7. The method for detecting anomalies in critical illness diagnosis and treatment data based on a causal graph model according to claim 6, characterized in that, Construct target nodes and, combined with anomaly propagation trajectories, identify root cause paths. Input these root cause paths into the cause-effect graph model to iteratively optimize the model's anomaly detection capabilities, including: Extract all nodes in the anomaly propagation trajectory, and use the PageRank graph ranking algorithm to analyze and calculate the importance score of each node, and use the importance score as the anomaly contribution. Select the node with the largest abnormal contribution as the target node; Based on the target node and combined with the abnormal propagation trajectory, the root cause path of abnormal propagation is obtained by tracing back level by level along the propagation direction and filtering the path. Cross-validation is performed on the root cause path of abnormal transmission to determine the effectiveness of source tracing. If source tracing is ineffective, the path priority ranking is optimized by adjusting the preference coefficients of different time stages of acute and severe illness until source tracing is effective.

8. The method for detecting anomalies in critical illness diagnosis and treatment data based on a causal graph model according to claim 7, characterized in that, Constructing target nodes and combining them with anomaly propagation trajectories to identify root cause paths, and inputting these root cause paths into the cause-effect graph model to iteratively optimize the model's anomaly identification capabilities, also includes: The root cause path corresponding to the effective source tracing is input into the causal graph model to update the causal graph model structure; Based on the updated causal graph model, the path energy calibration and conduction resistance value calculation of each path are re-executed to obtain the accuracy of the abnormal propagation judgment. If the accuracy exceeds the preset accuracy threshold, the current causal graph structure is saved as the final stable causal graph model. If the accuracy does not exceed the preset accuracy threshold, the root cause path corresponding to the effective source tracing is iteratively updated to the causal graph model until the accuracy exceeds the preset accuracy threshold, at which point the iteration stops.

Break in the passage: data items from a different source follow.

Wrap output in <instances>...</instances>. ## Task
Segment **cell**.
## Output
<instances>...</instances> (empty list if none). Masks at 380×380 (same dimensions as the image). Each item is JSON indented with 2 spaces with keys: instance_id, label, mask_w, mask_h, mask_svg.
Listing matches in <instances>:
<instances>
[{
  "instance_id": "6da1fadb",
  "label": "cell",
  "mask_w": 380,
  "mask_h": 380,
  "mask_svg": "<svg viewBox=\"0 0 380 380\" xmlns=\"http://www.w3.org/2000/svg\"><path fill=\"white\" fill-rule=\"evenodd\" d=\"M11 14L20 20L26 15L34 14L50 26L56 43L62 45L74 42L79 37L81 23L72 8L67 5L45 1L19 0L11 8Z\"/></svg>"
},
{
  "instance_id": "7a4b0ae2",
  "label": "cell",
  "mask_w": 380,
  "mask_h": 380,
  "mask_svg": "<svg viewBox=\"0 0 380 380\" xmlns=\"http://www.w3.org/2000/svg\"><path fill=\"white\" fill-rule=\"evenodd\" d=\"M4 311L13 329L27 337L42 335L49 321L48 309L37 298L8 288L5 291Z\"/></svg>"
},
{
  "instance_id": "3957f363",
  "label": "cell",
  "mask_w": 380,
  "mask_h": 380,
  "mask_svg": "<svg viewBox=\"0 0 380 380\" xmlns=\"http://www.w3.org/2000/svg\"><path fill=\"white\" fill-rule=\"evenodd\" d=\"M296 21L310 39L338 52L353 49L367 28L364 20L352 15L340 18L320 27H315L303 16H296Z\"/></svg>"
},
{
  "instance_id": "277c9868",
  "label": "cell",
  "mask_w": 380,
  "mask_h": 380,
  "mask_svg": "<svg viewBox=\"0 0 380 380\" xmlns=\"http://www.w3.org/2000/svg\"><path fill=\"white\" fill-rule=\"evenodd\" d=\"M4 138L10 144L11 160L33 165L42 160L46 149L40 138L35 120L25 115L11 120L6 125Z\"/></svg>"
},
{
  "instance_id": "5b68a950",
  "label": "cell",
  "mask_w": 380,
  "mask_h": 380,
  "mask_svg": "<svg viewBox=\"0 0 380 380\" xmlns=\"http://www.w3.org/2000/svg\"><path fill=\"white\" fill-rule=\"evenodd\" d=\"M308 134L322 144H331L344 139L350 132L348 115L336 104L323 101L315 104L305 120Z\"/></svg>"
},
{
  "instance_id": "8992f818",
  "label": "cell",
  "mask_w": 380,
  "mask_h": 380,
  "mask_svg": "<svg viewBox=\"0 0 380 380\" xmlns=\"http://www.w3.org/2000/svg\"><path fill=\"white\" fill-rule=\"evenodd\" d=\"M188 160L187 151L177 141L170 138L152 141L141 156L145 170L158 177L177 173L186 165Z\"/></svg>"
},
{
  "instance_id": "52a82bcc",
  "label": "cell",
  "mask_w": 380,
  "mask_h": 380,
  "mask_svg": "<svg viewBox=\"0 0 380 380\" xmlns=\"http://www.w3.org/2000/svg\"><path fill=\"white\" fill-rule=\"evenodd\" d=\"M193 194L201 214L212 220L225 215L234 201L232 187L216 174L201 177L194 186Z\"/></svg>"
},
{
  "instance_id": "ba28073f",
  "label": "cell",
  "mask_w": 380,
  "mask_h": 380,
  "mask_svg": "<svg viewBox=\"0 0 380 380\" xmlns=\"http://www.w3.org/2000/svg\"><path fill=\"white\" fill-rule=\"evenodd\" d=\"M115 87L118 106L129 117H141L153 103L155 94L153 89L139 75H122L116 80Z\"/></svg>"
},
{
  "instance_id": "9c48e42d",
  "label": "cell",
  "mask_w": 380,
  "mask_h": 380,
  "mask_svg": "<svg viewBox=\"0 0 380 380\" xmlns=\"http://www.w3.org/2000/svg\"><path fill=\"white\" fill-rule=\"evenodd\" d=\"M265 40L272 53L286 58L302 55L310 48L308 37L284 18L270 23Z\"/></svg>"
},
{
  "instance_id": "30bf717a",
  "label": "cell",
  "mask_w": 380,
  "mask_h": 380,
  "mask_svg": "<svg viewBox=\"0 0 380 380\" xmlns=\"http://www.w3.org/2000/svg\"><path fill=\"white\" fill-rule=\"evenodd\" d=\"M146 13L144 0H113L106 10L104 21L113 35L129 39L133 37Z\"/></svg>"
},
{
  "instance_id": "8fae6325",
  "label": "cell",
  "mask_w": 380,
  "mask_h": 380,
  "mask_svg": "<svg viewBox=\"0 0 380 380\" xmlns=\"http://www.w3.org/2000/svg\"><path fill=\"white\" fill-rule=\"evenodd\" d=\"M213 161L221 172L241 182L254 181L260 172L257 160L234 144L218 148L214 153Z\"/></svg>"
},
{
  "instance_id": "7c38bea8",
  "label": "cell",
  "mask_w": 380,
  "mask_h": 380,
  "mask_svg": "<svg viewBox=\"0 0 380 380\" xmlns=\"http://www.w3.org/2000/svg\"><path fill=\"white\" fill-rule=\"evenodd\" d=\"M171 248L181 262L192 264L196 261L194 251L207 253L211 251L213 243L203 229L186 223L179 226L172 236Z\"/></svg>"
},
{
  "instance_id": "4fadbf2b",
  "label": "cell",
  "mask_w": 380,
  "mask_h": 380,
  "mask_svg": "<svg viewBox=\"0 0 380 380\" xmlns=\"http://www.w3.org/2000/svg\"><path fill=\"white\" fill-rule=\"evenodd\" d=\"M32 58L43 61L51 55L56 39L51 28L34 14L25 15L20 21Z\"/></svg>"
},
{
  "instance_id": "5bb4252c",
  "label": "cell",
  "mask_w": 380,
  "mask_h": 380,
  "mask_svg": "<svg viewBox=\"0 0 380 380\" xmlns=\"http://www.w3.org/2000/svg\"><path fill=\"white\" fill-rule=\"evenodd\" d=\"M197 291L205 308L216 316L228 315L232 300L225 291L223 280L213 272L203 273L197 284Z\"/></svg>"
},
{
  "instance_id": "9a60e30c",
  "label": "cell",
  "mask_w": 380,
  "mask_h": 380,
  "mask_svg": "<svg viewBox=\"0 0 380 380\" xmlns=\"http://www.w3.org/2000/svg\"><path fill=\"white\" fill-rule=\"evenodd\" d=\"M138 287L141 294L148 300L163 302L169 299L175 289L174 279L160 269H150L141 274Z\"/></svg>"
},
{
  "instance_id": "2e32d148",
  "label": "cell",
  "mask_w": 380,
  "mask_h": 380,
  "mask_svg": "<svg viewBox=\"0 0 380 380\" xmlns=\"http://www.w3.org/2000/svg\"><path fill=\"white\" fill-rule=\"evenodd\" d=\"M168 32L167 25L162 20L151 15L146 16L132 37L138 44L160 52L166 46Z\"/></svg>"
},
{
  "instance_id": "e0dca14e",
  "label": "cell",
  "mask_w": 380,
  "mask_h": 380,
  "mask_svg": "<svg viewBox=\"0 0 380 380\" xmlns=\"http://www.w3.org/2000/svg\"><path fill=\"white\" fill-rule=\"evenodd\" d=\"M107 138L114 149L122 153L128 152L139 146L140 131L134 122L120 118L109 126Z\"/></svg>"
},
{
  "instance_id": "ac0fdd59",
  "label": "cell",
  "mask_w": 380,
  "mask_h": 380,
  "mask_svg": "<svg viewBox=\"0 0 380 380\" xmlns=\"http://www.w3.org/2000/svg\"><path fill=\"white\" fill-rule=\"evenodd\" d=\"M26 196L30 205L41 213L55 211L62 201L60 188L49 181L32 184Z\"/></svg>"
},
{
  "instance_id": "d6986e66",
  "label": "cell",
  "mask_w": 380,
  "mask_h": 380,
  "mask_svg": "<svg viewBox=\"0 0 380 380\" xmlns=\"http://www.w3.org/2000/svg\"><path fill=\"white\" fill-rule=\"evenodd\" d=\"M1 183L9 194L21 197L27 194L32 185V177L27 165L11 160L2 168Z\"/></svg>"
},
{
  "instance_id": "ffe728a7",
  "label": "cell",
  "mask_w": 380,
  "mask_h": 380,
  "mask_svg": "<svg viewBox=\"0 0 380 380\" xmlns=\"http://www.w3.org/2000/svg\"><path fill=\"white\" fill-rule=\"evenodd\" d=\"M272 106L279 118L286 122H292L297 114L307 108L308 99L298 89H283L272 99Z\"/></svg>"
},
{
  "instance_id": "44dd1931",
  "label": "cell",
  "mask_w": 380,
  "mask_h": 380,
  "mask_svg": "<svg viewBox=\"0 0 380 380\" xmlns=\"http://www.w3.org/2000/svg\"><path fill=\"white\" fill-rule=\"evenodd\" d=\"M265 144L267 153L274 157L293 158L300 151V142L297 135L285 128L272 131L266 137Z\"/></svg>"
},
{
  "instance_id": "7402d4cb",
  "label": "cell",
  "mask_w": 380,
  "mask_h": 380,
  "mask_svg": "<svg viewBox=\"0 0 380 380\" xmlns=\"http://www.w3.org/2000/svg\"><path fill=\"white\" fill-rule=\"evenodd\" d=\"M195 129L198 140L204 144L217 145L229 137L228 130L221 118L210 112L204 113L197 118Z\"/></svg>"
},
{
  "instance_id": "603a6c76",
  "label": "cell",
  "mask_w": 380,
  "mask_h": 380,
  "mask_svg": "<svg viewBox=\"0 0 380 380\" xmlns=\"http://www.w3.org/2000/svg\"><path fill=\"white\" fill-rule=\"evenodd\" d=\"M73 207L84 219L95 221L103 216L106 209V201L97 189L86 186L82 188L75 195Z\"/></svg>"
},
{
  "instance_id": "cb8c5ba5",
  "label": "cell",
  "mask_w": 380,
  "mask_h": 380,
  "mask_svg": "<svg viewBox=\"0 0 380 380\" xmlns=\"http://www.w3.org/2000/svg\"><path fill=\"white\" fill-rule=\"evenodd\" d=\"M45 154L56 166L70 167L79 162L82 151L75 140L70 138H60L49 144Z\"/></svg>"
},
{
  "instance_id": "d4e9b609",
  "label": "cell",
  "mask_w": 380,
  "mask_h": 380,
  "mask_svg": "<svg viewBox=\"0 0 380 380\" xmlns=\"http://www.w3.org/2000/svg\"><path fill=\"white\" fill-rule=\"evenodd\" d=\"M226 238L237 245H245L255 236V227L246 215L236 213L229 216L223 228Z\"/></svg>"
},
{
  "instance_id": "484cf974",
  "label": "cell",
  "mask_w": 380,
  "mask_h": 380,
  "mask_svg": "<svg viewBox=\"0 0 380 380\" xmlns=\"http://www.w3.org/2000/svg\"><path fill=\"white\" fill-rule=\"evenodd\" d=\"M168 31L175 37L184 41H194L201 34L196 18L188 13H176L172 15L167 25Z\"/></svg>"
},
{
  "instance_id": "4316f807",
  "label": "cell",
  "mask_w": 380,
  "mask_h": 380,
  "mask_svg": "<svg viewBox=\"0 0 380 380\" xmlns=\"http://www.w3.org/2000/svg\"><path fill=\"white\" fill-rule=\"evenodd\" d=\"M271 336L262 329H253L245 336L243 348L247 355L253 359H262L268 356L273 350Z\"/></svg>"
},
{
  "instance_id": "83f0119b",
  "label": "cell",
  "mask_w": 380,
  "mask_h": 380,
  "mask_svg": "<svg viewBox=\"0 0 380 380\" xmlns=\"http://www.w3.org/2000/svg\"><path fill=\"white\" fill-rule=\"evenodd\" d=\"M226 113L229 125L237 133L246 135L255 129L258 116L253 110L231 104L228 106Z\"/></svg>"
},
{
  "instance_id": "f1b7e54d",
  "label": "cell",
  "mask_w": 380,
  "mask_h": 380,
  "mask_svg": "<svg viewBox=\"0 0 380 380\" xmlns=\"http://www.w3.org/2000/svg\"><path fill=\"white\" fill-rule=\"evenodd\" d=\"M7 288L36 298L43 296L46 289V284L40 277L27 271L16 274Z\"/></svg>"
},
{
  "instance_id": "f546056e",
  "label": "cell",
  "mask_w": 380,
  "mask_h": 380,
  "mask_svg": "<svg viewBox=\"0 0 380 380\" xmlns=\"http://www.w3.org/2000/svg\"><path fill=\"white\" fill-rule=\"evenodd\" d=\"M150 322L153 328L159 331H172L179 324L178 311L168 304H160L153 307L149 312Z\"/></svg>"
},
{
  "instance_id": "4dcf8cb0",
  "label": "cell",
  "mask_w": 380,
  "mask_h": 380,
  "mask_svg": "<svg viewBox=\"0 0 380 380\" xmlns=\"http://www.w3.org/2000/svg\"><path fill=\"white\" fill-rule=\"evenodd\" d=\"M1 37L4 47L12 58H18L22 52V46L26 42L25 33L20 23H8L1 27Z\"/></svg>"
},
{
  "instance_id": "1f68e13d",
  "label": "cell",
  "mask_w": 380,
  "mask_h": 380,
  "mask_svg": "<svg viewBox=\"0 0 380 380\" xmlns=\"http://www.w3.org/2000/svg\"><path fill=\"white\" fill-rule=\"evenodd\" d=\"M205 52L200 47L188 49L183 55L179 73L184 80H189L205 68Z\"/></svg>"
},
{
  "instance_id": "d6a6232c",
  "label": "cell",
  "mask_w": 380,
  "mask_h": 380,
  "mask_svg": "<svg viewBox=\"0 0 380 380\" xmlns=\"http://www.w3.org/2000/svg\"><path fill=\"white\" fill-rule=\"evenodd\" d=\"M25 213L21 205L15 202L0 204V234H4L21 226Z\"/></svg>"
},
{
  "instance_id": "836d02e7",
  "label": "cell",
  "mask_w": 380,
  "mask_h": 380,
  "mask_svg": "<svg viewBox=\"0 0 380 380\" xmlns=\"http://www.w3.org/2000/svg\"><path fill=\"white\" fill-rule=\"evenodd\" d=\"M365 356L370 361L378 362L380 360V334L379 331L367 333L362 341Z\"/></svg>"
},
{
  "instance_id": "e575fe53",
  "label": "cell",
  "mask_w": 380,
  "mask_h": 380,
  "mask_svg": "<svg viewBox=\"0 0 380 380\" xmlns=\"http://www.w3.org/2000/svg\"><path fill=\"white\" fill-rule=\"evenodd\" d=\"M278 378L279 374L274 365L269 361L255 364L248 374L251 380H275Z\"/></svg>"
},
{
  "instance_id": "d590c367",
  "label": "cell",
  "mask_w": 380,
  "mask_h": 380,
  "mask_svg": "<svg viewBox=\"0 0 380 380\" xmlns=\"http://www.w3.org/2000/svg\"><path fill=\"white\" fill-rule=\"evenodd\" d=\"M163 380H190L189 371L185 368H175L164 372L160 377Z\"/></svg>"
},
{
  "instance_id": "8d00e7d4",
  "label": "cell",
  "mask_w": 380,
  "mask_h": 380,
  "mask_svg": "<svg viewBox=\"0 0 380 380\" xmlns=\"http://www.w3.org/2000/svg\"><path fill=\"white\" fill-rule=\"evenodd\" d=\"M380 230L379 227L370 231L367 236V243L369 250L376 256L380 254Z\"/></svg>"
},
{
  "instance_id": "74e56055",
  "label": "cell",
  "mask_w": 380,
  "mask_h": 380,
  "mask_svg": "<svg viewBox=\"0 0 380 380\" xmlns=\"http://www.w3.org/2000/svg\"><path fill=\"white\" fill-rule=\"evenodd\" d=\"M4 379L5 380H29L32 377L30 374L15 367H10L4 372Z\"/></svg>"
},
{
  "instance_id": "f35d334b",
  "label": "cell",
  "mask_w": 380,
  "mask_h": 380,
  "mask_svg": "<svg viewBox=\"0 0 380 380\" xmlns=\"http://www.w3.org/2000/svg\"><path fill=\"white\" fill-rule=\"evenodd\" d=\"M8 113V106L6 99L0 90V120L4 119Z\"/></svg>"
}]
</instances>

9. A system for detecting anomalies in critical illness diagnosis and treatment data based on a causal graph model, used to implement the method for detecting anomalies in critical illness diagnosis and treatment data based on a causal graph model as described in any one of claims 1 to 8, characterized in that, include: The data acquisition and preprocessing module is used to acquire multi-source raw data during the diagnosis and treatment of acute and critical illnesses, and to construct an initial causal graph with each feature in the multi-source raw data as nodes by analyzing the temporal lag correlation and conditional mutual information structure between variables. The path analysis module is used to perform energy allocation and energy dispersion analysis based on the connection weights of each directed edge in the initial causal graph, and to obtain the calibrated path energy. The anomaly detection module is used to extract multi-branch nodes within the initial causal graph and analyze the path propagation differences of anomaly energy during dynamic tracking to identify and update the initial main path of anomaly propagation in order to obtain the anomaly propagation trajectory. The anomaly monitoring and optimization module is used to construct target nodes, identify root cause paths by combining anomaly propagation trajectories, and input the root cause paths into the cause-effect graph model to complete the iterative optimization of the model's anomaly identification capability.